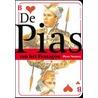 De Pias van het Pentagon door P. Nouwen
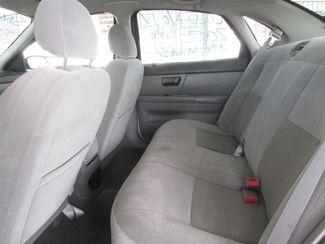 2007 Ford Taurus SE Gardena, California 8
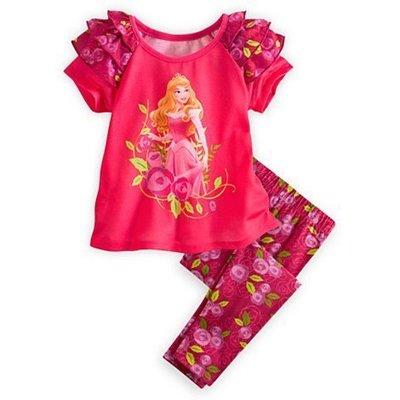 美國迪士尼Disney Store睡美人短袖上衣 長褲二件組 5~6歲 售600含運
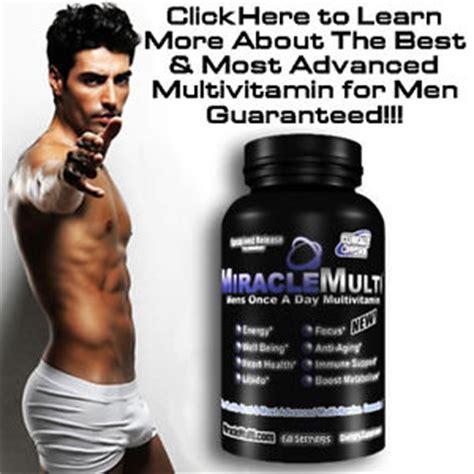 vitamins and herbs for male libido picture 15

::::

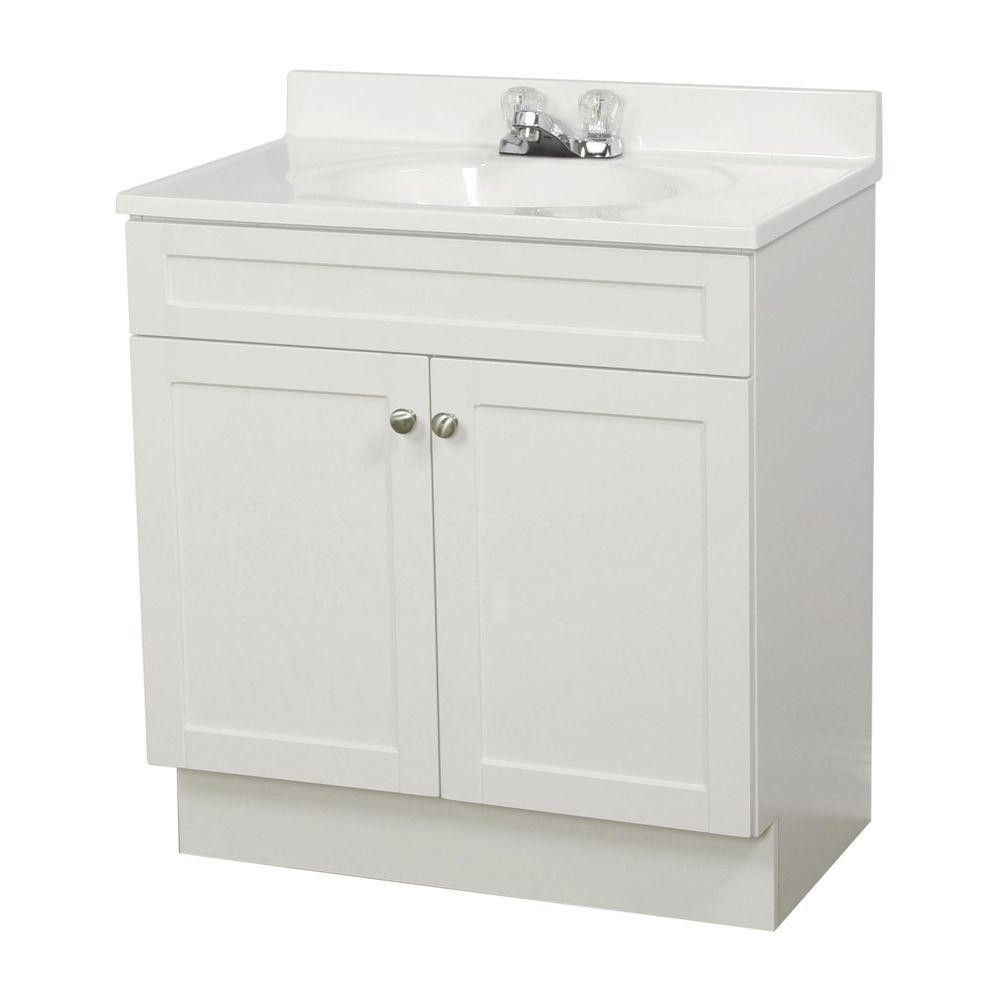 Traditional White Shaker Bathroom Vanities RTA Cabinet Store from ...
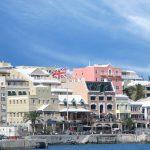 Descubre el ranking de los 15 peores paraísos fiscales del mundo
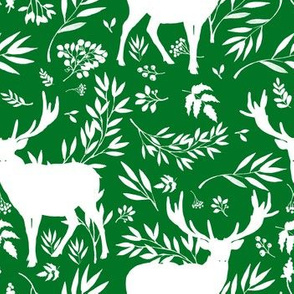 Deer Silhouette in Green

::::

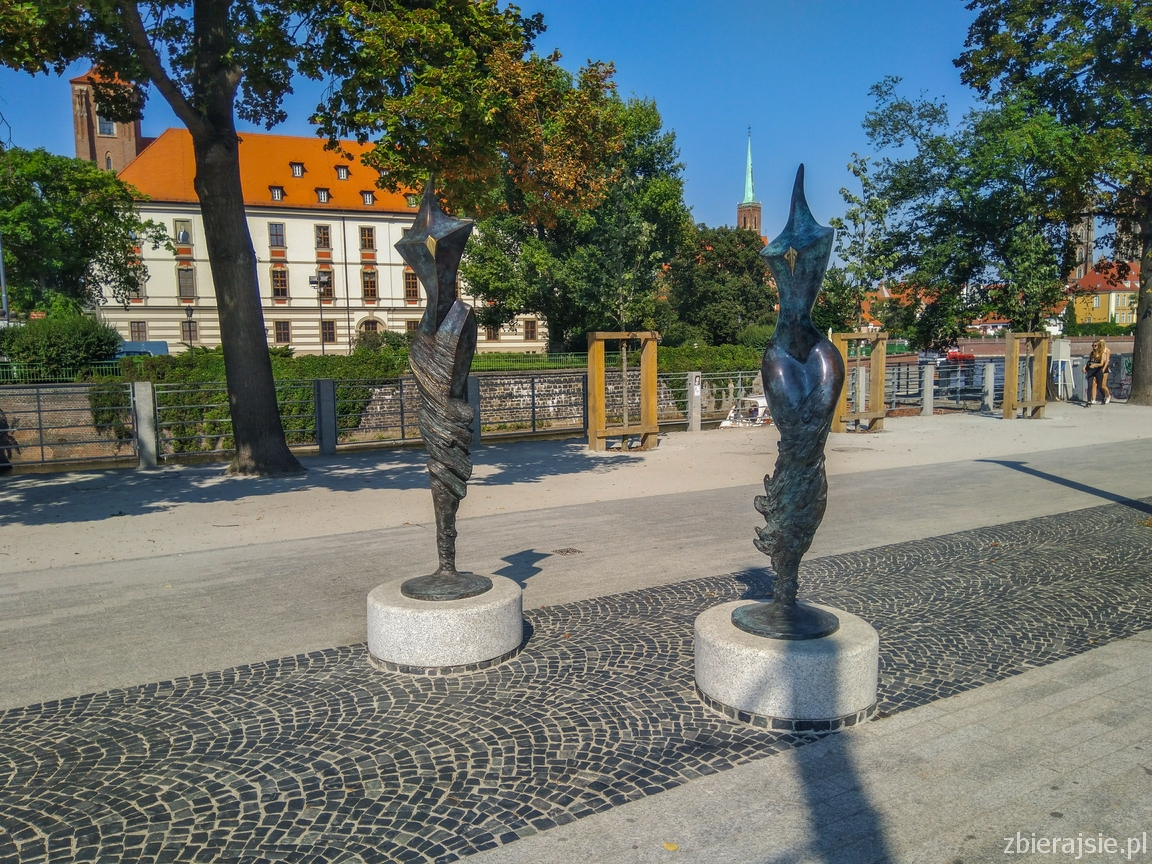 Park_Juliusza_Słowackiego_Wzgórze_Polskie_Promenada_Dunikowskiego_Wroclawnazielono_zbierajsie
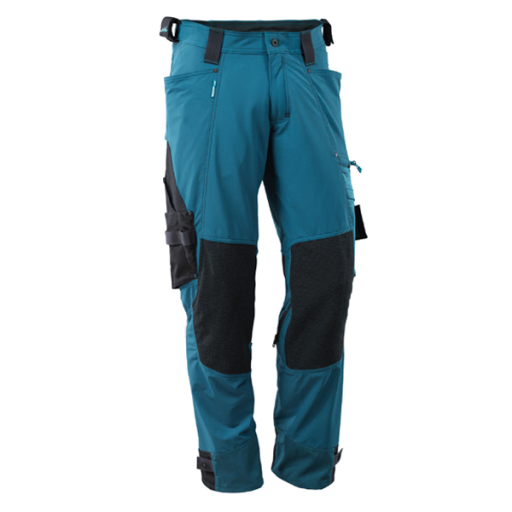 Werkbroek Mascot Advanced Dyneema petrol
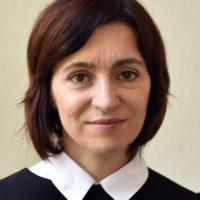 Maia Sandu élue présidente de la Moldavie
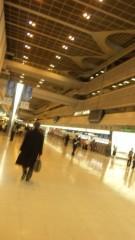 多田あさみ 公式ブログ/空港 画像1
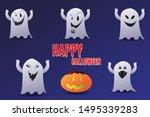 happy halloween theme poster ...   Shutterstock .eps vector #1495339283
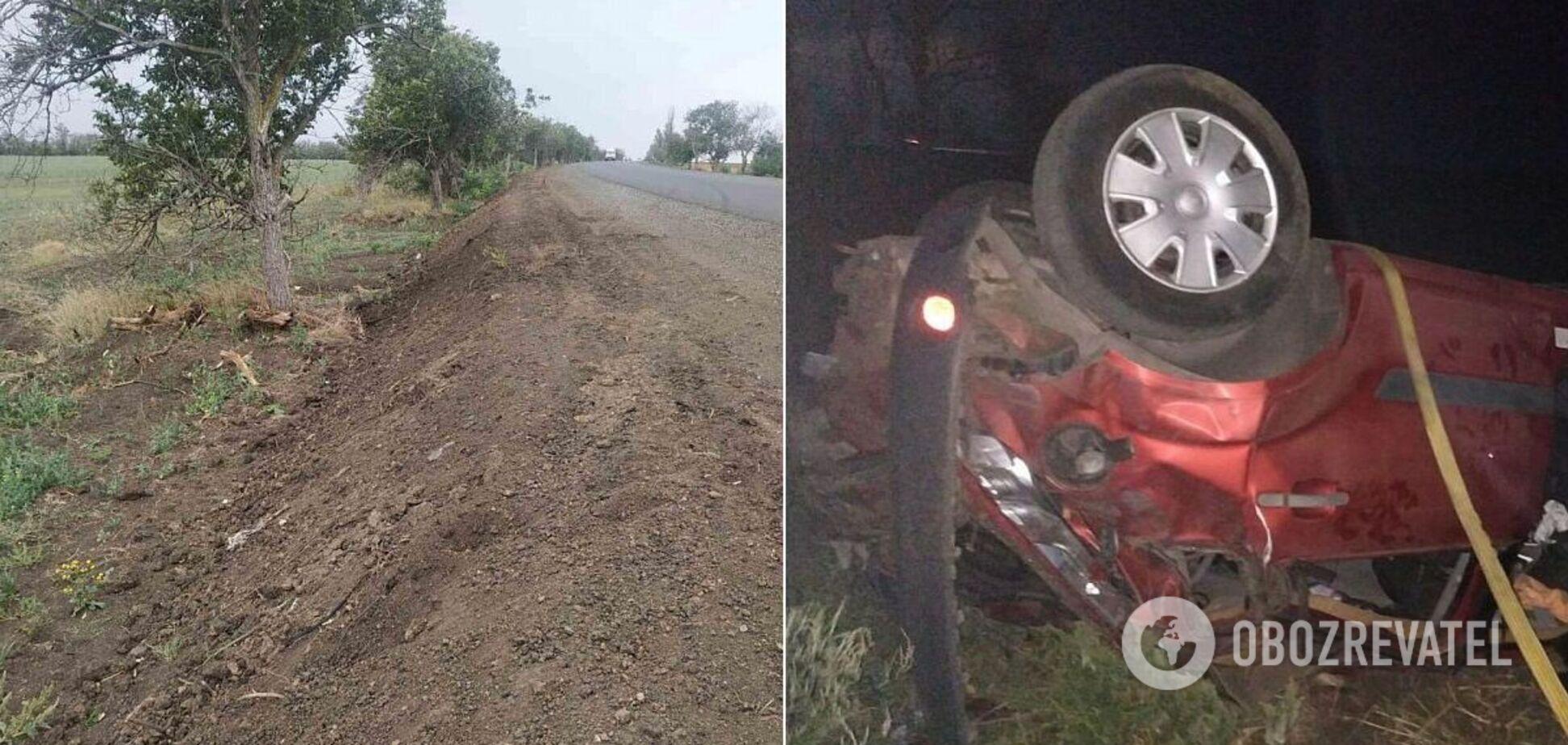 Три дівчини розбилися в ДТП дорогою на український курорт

::::

§ **Exercise directions**
Look through the listing above for the line with "De Pias van het Pentagon door P. Nouwen" and the line with "vitamins and herbs". Write out exactly those lines and everything between, leaving out pictures.

§ **Problem solution**
 De Pias van het Pentagon door P. Nouwen
 2007 Ford Taurus SE Gardena, California 8
 美國迪士尼Disney Store睡美人短袖上衣 長褲二件組 5~6歲 售600含運
 vitamins and herbs for male libido picture 15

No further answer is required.